Lexington, Ky. - After learning the last of it's public funding would come to an end, LexLinc's board decided to shut its doors at the end of the summer.
"We feel like it's the responsible action to take and the right action to take," said LexLinc's Executive Director Wanda Bertram who lead the organization through its entire 12-years.
"Just like every organization, especially non-profits in this economy, we've seen a lot of funding slip away. It's not any one person or organization's fault, but we're established as a public/private collaboration and with the last of these public funds, it really creates a situation where we're not able to accomplish what we've done as we have before," Bertram said.
LexLinc and its board learned recently that Kentucky Cabinet for Health and Family Services grants would no longer be coming through, leading the board Friday to vote for the organization to dissolve. The decision was announced Monday morning.
LexLinc, the Lexington Local Investment Commission, was started in 1998 by long-time board chairman and homebuilder Don Ball as a way to leverage resources to assist those in need in underserved neighborhoods. Bertram said the organization - which has consisted of mainly her since a cutoff of funding from the city forced a staff reduction in 2008 - will continue to operate its programs through the end of the summer, including the Back-to-School Rallies.

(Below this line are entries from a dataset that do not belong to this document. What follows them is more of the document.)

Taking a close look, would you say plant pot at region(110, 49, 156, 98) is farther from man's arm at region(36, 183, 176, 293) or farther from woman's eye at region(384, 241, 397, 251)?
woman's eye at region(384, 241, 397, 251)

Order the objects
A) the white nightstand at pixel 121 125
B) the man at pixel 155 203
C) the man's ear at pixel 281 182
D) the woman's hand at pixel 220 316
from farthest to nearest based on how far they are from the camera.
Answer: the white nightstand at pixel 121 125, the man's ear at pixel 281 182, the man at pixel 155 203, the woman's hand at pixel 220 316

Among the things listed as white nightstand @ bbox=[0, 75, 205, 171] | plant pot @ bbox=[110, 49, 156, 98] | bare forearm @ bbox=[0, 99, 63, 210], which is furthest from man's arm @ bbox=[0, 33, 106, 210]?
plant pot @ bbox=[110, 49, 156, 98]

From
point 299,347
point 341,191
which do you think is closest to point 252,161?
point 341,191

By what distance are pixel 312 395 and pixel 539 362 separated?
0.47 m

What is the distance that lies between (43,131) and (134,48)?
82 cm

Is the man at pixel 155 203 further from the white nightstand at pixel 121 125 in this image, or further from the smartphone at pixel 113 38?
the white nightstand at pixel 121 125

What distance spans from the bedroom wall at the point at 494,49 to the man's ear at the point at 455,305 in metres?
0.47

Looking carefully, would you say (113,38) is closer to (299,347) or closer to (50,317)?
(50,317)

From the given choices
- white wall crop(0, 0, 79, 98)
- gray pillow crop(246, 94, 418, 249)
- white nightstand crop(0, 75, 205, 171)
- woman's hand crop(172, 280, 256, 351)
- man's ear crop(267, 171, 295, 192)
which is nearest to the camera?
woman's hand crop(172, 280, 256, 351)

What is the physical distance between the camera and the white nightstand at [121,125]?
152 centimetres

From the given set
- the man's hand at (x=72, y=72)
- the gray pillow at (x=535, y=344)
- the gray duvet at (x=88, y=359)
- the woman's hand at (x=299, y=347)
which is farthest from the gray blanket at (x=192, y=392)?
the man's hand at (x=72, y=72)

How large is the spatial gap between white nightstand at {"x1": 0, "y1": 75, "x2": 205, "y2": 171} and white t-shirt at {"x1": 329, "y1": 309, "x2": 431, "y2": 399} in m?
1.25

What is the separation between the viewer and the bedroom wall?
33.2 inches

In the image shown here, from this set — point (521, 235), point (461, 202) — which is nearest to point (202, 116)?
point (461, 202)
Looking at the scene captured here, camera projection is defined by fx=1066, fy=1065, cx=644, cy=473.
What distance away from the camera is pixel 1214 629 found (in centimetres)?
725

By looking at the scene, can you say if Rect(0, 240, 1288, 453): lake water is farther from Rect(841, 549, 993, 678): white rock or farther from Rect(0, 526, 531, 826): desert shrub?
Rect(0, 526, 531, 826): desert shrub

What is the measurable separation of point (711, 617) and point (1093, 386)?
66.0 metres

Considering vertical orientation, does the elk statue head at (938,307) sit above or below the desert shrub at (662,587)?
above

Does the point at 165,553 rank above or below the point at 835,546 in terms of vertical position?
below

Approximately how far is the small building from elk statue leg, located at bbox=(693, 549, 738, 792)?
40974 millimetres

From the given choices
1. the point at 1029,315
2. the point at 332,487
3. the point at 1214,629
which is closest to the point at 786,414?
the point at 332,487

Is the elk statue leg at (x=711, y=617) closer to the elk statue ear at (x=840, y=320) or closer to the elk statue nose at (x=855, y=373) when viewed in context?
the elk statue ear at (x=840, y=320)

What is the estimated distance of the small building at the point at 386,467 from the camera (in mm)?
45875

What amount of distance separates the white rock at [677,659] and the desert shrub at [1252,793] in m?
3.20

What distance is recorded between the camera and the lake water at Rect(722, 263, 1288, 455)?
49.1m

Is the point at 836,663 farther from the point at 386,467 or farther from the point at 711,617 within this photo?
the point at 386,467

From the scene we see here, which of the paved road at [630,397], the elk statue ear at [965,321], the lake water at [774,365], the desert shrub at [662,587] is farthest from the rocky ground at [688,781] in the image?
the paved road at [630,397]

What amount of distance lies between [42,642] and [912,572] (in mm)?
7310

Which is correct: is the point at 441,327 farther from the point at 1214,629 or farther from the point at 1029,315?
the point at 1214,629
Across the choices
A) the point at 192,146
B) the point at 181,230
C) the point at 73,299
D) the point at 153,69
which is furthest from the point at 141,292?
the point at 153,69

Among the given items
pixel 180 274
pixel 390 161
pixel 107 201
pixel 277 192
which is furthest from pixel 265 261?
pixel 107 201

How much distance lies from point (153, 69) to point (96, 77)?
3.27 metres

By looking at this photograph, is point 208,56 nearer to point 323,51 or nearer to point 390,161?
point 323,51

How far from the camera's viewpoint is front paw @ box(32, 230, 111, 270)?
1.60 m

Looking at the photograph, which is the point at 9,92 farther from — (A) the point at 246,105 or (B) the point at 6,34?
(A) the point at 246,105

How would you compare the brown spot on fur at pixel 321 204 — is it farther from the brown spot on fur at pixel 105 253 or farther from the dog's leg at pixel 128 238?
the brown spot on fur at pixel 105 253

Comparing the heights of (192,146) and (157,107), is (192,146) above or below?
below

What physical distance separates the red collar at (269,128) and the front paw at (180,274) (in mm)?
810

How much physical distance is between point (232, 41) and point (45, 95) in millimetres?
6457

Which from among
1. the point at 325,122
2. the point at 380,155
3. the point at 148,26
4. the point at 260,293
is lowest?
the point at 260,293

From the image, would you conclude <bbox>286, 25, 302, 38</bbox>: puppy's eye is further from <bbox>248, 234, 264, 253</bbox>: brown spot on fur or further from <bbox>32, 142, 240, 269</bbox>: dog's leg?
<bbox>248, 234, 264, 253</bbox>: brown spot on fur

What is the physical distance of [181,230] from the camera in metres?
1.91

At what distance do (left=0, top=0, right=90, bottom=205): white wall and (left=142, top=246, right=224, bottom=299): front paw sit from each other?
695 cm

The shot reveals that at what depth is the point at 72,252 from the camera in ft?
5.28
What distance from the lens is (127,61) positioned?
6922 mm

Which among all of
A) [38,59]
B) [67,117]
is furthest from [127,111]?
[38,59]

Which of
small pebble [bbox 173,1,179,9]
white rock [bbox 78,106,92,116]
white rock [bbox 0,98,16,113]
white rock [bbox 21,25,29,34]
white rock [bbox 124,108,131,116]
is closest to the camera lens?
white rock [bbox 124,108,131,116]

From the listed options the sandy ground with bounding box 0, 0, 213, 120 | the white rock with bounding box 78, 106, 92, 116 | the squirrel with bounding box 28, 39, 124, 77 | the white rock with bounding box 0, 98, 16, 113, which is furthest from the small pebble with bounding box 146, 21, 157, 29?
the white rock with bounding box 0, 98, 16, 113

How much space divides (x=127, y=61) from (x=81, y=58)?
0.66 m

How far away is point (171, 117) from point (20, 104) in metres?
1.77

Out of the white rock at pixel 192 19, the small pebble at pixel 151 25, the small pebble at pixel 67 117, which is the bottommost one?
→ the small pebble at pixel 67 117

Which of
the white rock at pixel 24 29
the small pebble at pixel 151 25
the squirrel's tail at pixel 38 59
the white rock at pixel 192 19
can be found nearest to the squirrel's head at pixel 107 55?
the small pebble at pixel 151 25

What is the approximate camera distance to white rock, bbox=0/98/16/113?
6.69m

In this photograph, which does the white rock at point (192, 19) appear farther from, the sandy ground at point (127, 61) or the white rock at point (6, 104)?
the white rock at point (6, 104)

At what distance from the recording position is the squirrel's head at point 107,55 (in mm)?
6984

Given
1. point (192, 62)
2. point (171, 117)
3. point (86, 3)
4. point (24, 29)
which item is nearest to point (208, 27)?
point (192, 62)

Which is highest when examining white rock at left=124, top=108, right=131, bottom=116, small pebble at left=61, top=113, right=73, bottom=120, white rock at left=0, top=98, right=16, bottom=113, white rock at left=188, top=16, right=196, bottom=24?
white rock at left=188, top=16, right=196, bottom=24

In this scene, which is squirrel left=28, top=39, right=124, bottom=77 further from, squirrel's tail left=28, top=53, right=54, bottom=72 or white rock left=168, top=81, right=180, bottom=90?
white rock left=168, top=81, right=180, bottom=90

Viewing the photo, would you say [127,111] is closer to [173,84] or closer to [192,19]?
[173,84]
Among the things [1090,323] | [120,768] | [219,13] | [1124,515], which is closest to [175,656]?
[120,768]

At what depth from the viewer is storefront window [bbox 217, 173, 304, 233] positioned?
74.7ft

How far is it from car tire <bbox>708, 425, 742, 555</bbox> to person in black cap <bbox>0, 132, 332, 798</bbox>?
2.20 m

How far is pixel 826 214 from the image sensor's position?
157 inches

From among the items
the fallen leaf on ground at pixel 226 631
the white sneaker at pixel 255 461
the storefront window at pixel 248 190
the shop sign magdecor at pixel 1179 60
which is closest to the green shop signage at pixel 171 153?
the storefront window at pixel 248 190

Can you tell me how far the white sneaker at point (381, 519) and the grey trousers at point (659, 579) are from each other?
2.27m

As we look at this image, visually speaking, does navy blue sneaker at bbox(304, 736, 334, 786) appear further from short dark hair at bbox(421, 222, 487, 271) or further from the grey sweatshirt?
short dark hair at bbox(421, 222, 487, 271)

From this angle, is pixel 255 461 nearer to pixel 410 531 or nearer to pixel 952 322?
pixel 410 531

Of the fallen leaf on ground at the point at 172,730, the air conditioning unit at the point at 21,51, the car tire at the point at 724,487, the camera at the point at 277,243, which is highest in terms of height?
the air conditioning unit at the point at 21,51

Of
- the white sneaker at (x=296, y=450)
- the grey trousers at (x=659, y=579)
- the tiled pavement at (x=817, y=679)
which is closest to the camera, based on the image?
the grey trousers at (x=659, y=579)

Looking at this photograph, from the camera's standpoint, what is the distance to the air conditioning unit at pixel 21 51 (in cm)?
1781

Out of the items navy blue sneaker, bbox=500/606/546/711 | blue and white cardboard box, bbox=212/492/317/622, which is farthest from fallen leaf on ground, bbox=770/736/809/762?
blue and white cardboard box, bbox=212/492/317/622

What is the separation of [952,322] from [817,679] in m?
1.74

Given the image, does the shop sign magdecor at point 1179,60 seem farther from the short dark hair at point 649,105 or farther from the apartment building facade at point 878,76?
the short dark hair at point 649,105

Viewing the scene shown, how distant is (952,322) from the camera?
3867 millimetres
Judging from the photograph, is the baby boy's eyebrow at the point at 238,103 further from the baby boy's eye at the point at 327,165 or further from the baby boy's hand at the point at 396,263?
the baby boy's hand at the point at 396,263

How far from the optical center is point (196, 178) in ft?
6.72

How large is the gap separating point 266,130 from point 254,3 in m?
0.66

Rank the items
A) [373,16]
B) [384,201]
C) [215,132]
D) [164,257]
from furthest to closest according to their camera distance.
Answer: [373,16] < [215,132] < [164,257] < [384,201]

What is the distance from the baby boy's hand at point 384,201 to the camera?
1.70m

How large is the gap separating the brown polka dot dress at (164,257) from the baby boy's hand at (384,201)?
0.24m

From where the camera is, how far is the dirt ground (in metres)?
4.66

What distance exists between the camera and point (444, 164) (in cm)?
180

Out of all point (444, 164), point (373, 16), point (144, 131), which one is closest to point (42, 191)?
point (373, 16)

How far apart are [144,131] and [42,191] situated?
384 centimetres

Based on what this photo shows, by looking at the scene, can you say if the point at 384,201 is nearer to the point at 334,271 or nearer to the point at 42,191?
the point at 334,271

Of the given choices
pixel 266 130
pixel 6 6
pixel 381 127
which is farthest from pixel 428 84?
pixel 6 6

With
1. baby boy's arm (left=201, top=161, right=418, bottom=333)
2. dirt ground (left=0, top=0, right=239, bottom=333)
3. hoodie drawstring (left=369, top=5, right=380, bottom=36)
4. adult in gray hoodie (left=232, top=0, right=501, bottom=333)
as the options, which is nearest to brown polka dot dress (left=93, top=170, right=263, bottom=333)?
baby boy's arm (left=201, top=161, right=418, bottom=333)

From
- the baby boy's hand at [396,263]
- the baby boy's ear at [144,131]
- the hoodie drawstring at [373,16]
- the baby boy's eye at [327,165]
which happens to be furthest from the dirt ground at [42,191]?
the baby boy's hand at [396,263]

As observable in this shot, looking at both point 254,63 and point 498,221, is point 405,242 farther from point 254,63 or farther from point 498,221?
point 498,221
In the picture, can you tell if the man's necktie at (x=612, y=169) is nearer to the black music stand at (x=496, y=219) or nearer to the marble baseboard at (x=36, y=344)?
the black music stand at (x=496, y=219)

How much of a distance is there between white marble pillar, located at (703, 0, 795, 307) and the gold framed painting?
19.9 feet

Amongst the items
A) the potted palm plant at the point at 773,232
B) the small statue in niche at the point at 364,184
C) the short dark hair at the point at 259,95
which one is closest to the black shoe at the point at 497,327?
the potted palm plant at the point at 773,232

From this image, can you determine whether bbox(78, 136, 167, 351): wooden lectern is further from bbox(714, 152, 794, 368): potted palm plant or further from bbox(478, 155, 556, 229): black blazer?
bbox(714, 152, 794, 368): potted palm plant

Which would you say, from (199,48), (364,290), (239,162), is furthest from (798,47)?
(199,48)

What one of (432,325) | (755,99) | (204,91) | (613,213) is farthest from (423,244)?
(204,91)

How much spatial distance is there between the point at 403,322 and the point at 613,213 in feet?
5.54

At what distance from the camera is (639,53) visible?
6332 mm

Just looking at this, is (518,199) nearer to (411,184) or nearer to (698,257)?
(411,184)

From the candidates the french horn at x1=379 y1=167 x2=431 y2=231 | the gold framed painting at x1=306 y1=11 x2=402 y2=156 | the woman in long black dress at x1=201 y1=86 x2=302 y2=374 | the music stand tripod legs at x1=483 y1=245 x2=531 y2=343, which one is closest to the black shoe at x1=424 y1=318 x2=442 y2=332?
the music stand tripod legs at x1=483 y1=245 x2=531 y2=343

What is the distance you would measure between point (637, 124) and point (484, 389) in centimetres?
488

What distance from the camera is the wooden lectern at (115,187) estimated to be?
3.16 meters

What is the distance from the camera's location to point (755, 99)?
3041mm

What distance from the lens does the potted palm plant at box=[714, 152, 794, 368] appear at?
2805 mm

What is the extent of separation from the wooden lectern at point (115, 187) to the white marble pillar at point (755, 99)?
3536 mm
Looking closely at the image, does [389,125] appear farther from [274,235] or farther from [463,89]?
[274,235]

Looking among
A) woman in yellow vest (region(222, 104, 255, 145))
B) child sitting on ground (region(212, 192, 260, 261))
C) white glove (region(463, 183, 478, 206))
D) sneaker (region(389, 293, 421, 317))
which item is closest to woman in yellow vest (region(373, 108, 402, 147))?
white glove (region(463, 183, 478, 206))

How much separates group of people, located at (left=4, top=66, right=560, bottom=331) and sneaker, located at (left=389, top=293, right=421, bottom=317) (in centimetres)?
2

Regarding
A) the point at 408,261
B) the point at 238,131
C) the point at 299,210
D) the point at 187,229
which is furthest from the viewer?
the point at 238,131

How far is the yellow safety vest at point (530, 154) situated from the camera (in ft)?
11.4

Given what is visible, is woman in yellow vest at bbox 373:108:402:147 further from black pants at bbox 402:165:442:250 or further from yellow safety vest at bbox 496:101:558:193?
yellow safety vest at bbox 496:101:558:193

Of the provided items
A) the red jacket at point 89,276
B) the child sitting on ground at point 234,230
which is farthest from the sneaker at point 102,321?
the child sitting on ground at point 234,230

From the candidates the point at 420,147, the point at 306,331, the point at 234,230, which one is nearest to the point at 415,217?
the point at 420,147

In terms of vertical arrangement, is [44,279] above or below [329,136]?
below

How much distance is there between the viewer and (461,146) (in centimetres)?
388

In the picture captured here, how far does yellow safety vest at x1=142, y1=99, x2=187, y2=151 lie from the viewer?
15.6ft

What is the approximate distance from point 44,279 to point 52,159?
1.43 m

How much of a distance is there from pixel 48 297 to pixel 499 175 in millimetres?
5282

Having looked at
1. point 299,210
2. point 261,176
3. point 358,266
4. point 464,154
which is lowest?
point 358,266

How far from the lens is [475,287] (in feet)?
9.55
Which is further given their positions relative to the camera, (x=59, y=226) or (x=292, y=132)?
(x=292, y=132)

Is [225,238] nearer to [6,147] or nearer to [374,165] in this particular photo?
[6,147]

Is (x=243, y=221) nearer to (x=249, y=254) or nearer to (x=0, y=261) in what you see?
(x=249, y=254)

The rallies, which Bertram hopes will continue on through partnership organizations, are distribute school supplies including backpacks, paper, pencils and coloring materials to more than 8,000 students on August 7.
"We have several commitments like that and we're going to make sure we're there for the neighborhoods and for the community," Bertram said.
Another program already taken over is the Central Kentucky Economic Empowerment Project, which was started by LexLinc and now run by the Kentucky Poverty Law Center. During the most recent tax season the program served more than 3,000 clients with average income of less than $19,000, according to Bertram. One of the program's main facets is helping those eligible take advantage of the Earned Income Tax Credit, "which is touted as one of the most important tools for raising families out of poverty," she said.
No definite date has been set for the closing of LexLinc, but Bertram figures it will be late in August or some point in September. In that time, she also hopes to find a home for the Citizen's Leadership Academy, which is "a 12 week curriculum that teaches citizen engagement, how people can be active and advocate for themselves and their neighborhoods."
Though LexLinc will no longer be around to facilitate the programs, Bertram says there is great need for them to continue. "It's very important that initiatives like (these) perpetuate and that the community gets behind it," she said.
"This is all about partnership and collaboration - it's not just what LexLinc has done, it's what the partnerships have done. I look at those partnerships and the economic impact they have had in this community and it's pretty profound so I just hope that our partners and people in other organizations that we worked with continue thinking in terms of how they do business and building those kinds of collaborations and partnerships," she said.